### Set task
Print all the records exactly, please.

### Records from a spatial question set
-- START --
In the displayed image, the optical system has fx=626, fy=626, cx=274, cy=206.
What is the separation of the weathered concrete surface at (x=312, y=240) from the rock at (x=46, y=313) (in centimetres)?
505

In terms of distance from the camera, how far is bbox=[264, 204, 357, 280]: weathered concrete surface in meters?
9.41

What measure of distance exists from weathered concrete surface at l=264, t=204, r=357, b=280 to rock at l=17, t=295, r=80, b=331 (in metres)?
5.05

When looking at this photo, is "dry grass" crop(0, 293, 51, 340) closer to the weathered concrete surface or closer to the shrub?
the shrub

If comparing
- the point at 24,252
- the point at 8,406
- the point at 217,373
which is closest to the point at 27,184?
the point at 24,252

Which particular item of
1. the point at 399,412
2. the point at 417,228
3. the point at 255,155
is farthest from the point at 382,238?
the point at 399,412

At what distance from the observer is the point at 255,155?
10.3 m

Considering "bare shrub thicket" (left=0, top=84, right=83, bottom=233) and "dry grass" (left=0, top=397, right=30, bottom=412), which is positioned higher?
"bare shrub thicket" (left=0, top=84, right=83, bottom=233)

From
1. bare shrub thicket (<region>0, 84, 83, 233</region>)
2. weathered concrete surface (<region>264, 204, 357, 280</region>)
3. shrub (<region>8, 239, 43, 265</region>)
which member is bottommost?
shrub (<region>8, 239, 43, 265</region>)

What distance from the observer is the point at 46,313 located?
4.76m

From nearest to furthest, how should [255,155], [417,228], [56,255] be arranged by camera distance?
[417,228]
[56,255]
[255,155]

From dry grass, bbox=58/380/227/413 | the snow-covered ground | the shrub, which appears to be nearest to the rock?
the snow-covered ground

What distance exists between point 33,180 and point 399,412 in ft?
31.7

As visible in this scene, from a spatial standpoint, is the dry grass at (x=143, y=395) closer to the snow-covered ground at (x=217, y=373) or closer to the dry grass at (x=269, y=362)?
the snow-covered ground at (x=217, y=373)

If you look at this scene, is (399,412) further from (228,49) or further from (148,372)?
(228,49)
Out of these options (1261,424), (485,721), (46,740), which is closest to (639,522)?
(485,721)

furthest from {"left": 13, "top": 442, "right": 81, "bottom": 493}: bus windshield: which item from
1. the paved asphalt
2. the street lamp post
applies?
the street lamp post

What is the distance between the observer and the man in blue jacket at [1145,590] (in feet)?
-- END --
### Response to this task
In the displayed image, the optical system has fx=626, fy=626, cx=274, cy=206.
What is the separation of the weathered concrete surface at (x=312, y=240) from the rock at (x=46, y=313) (in centimetres)?
505

In terms of distance from the camera, how far is bbox=[264, 204, 357, 280]: weathered concrete surface in meters?
9.41

What measure of distance exists from weathered concrete surface at l=264, t=204, r=357, b=280 to rock at l=17, t=295, r=80, b=331 (in metres)?
5.05

When looking at this photo, is "dry grass" crop(0, 293, 51, 340) closer to the weathered concrete surface or closer to the shrub?
the shrub

If comparing
- the point at 24,252
- the point at 8,406
- the point at 217,373
which is closest to the point at 27,184?
the point at 24,252

Which particular item of
1. the point at 399,412
2. the point at 417,228
3. the point at 255,155
is farthest from the point at 382,238?
the point at 399,412

At what distance from the observer is the point at 255,155?
10.3 m

Considering "bare shrub thicket" (left=0, top=84, right=83, bottom=233) and "dry grass" (left=0, top=397, right=30, bottom=412), which is positioned higher?
"bare shrub thicket" (left=0, top=84, right=83, bottom=233)

From
1. bare shrub thicket (<region>0, 84, 83, 233</region>)
2. weathered concrete surface (<region>264, 204, 357, 280</region>)
3. shrub (<region>8, 239, 43, 265</region>)
which member is bottommost?
shrub (<region>8, 239, 43, 265</region>)

What distance from the observer is the point at 46,313 located?
4.76m

From nearest to furthest, how should [255,155], [417,228], [56,255] be arranged by camera distance?
[417,228]
[56,255]
[255,155]

From dry grass, bbox=58/380/227/413 | the snow-covered ground | the shrub, which appears to be nearest to the rock?
the snow-covered ground

What distance exists between point 33,180 and point 399,412 in ft?
31.7

As visible in this scene, from a spatial standpoint, is the dry grass at (x=143, y=395) closer to the snow-covered ground at (x=217, y=373) or closer to the dry grass at (x=269, y=362)?
the snow-covered ground at (x=217, y=373)

If you look at this scene, is (399,412) further from (228,49) or further from (148,372)?
(228,49)
Out of these options (1261,424), (485,721), (46,740), which is closest to (639,522)?
(485,721)

furthest from {"left": 13, "top": 442, "right": 81, "bottom": 493}: bus windshield: which item from
1. the paved asphalt
2. the street lamp post
applies?
the street lamp post

What is the distance between the observer and the man in blue jacket at [1145,590] (in feet)?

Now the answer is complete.